Employers added 235,000 jobs in August, less than a third of what was expected, the Labor Department reported on Friday.
Prior months were revised upward, with July coming in at 1.1 million and June at 962,000, both well above the previously reported estimates. The unemployment rate, meanwhile, fell to 5.2% from 5.4%.
“In August, notable job gains occurred in professional and business services, transportation and warehousing, private education, manufacturing, and other Services,” the report stated. “Employment in retail trade declined over the month.”
Some economists had expected a cooling in the pace of the recovery, given the recent spike in coronavirus cases. The August number was the worst since January.
David Berson, chief economist at Nationwide Mutual, says the back-to-back months of 900,000-plus gains in June and July “were better than good, they were great.” He also says that August is a month that tends to get revised upward.
Berson acknowledges that the economy has cooled the past couple of weeks but says that may not show up in the jobs numbers until next month or thereafter. Many large companies have delayed plans to reopen their offices while also instituting mask and vaccine requirements.
“COVID is a real deterrent for people getting back into offices and for people in front-facing occupations,” says Richard Wahlquist, president and CEO of the American Staffing Association. “The delta variant is having a ripple effect on the economy, it’s gotten people scared.”
At the same time, companies say they are finding it difficult to hire workers, with a record 10-million-plus current openings.
The NFIB’s monthly jobs report, released Thursday, found a record 50% of small businesses reported being unable to fill their job openings, with the number of unfilled job openings well above the 48-year historical average of 22%.
“Small employers are struggling to fill open positions and find qualified workers resulting in record high levels of owners raising compensation,” said NFIB Chief Economist Bill Dunkelberg. “Owners are raising compensation in an attempt to attract workers and these costs are being passed on to consumers through price hikes for goods and services, creating inflation pressures.”
An improving labor market is one factor the Federal Reserve Board is looking for to decide when to begin paring back it’s $120 billion-per-month purchases of Treasuries and mortgage-backed securities.
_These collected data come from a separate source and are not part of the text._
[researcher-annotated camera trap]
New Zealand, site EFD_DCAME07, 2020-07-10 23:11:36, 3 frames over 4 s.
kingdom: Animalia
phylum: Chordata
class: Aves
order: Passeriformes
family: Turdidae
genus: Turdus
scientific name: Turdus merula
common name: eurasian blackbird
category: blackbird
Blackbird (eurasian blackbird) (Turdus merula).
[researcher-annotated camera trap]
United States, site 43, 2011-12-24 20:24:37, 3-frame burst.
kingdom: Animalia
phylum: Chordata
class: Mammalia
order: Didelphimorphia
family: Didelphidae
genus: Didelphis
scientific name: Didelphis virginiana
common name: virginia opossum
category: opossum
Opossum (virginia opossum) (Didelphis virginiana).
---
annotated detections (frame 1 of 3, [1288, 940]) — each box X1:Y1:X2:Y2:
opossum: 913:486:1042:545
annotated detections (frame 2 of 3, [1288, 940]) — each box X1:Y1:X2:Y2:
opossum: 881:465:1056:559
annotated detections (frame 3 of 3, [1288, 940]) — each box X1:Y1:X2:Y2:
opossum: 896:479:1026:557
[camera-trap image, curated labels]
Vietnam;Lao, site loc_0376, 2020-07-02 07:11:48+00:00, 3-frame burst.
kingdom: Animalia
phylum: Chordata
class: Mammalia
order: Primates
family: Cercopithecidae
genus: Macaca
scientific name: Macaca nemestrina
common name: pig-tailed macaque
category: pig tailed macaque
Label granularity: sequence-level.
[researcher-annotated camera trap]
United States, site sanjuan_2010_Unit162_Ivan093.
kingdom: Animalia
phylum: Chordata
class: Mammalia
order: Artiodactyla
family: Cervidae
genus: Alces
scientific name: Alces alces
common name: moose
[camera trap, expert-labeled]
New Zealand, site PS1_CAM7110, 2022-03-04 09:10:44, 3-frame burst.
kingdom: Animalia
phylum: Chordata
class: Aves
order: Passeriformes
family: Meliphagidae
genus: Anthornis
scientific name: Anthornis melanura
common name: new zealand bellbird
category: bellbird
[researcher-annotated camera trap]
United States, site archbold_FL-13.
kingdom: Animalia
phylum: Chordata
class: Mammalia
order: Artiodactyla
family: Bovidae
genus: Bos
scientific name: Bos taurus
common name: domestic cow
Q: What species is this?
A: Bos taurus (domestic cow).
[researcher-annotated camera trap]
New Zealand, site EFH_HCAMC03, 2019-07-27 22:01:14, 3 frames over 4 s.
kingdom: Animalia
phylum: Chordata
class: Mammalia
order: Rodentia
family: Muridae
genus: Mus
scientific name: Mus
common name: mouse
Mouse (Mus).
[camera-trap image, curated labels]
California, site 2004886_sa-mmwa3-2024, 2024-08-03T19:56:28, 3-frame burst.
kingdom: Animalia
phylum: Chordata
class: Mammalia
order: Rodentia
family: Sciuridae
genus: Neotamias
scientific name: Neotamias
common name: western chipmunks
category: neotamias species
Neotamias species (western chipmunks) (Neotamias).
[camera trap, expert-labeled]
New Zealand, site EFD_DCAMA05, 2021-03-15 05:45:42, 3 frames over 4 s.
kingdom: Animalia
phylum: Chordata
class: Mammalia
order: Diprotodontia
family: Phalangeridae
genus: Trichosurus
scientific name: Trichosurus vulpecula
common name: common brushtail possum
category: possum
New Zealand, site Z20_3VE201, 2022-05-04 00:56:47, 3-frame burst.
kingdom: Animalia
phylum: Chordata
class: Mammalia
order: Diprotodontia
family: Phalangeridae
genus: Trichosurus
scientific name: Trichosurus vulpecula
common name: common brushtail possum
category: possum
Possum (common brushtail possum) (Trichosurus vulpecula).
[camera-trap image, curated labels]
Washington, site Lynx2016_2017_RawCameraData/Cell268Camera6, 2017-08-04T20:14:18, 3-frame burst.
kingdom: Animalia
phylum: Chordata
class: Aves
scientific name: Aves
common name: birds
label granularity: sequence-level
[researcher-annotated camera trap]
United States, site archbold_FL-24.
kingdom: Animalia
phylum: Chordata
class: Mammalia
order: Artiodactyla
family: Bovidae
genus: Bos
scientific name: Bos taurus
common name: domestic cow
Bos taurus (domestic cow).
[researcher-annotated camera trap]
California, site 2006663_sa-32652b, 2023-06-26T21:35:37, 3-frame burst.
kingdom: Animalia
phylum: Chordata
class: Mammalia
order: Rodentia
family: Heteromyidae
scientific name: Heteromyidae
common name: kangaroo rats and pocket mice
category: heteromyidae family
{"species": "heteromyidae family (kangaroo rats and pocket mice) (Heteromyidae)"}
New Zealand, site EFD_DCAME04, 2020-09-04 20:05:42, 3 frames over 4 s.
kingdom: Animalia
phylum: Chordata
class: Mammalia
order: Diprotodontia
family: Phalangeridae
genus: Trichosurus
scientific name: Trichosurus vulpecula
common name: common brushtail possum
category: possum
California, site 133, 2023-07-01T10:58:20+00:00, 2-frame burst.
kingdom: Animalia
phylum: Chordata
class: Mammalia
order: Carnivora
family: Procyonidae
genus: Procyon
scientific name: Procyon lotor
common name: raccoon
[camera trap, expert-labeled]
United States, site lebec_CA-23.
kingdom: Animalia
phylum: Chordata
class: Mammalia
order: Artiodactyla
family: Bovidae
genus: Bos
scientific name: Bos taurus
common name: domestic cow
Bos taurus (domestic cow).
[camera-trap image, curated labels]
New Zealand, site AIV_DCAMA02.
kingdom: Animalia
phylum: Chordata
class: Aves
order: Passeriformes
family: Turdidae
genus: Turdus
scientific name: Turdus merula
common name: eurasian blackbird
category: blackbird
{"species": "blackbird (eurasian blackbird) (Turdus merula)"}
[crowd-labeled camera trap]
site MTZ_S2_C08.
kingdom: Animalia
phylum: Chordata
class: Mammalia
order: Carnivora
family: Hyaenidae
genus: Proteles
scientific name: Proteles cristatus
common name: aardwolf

Those have kept interest rates low.
The August number “is not completely surprising given the emergence of the Delta variant, which has continued to beat down the already hurting leisure and hospitality sectors,” Steve Rick, chief economist at CUNA Mutual Group, says. “Though it is disheartening that the labor market couldn’t maintain momentum from the rapid growth, it shows us that our best way to true economic recovery is continuing the work of fully containing COVID-19 cases.”
Bill Armstrong, president of human resources consultants Gava Talent, says it is important not to read too much into one month’s report. “Pre-pandemic this would have been a solid report. Given what we are hearing from our clients regarding their hiring plans for September and beyond I believe there is a good chance that the low number today is more of a blip than a start of a new trend.”